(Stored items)
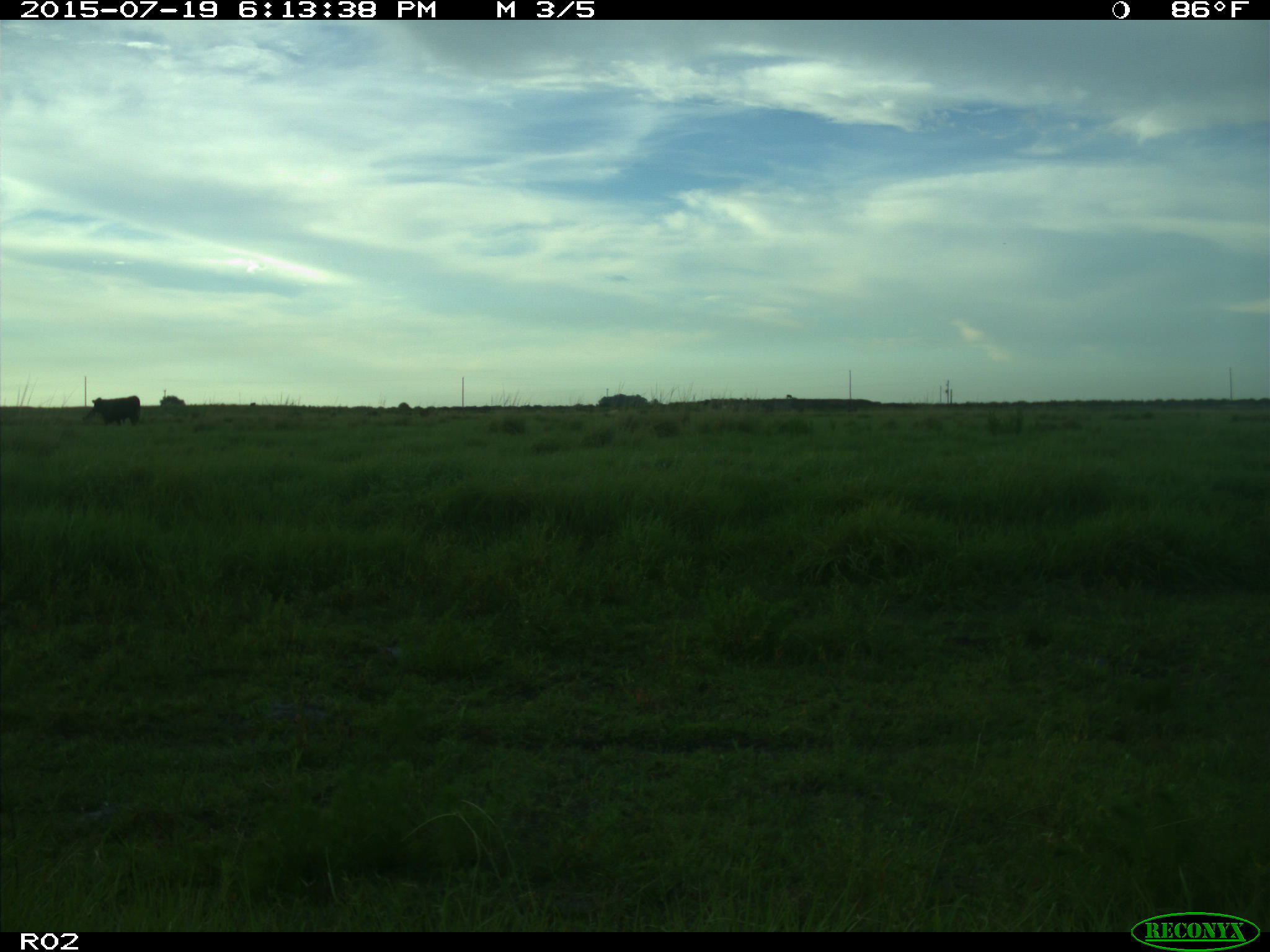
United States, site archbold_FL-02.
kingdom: Animalia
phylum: Chordata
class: Mammalia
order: Artiodactyla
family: Bovidae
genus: Bos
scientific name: Bos taurus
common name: domestic cow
Bos taurus (domestic cow).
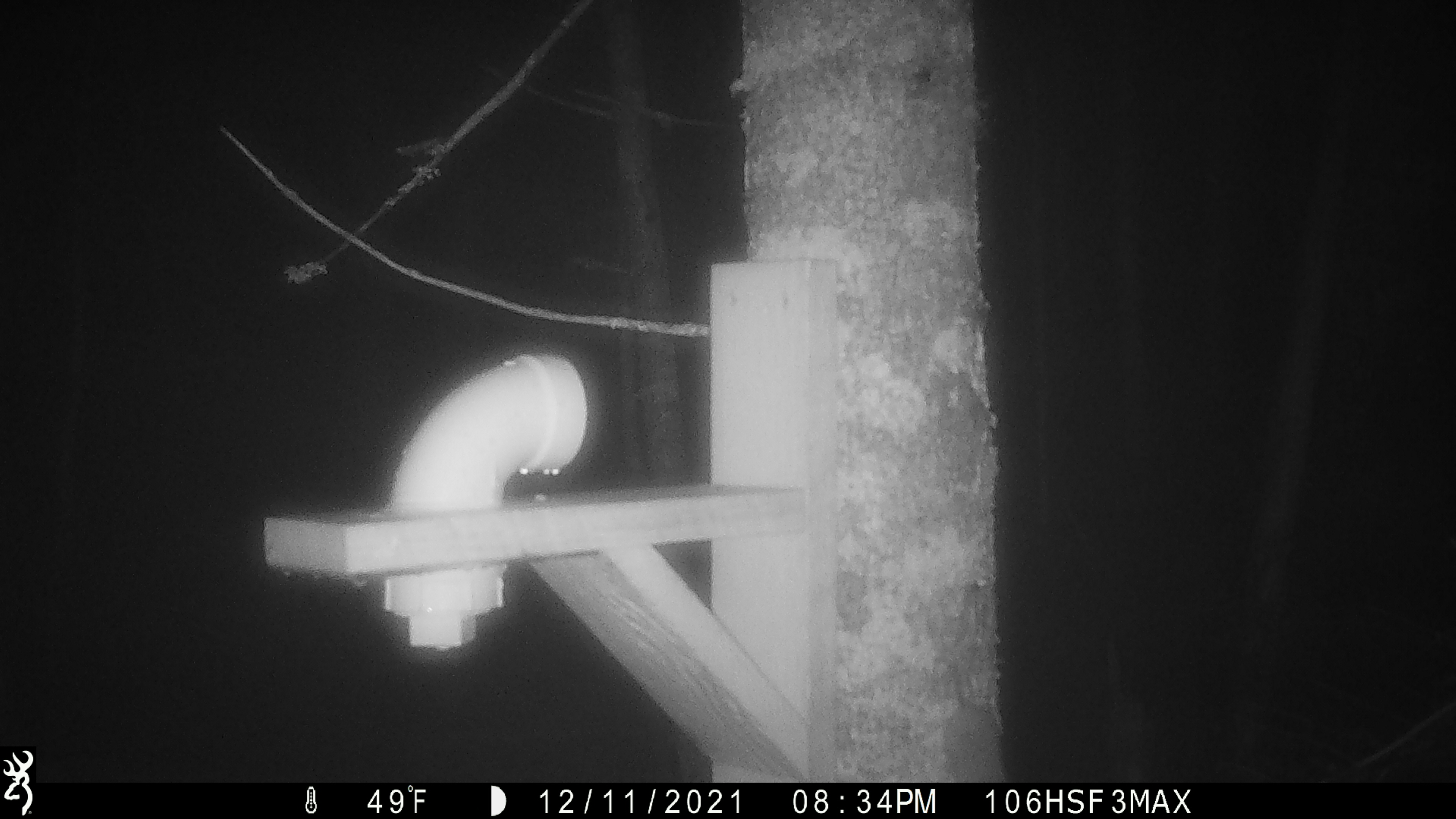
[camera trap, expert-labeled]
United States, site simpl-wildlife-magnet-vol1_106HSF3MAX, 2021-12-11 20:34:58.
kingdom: Animalia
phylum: Chordata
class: Mammalia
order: Rodentia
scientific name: Rodentia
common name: mouse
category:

:: Work task ::
Since only the text is needed, retype the data above exactly and omit the pictures.

:: Exercise answer ::
United States, site archbold_FL-02.
kingdom: Animalia
phylum: Chordata
class: Mammalia
order: Artiodactyla
family: Bovidae
genus: Bos
scientific name: Bos taurus
common name: domestic cow
Bos taurus (domestic cow).
[camera trap, expert-labeled]
United States, site simpl-wildlife-magnet-vol1_106HSF3MAX, 2021-12-11 20:34:58.
kingdom: Animalia
phylum: Chordata
class: Mammalia
order: Rodentia
scientific name: Rodentia
common name: mouse
category:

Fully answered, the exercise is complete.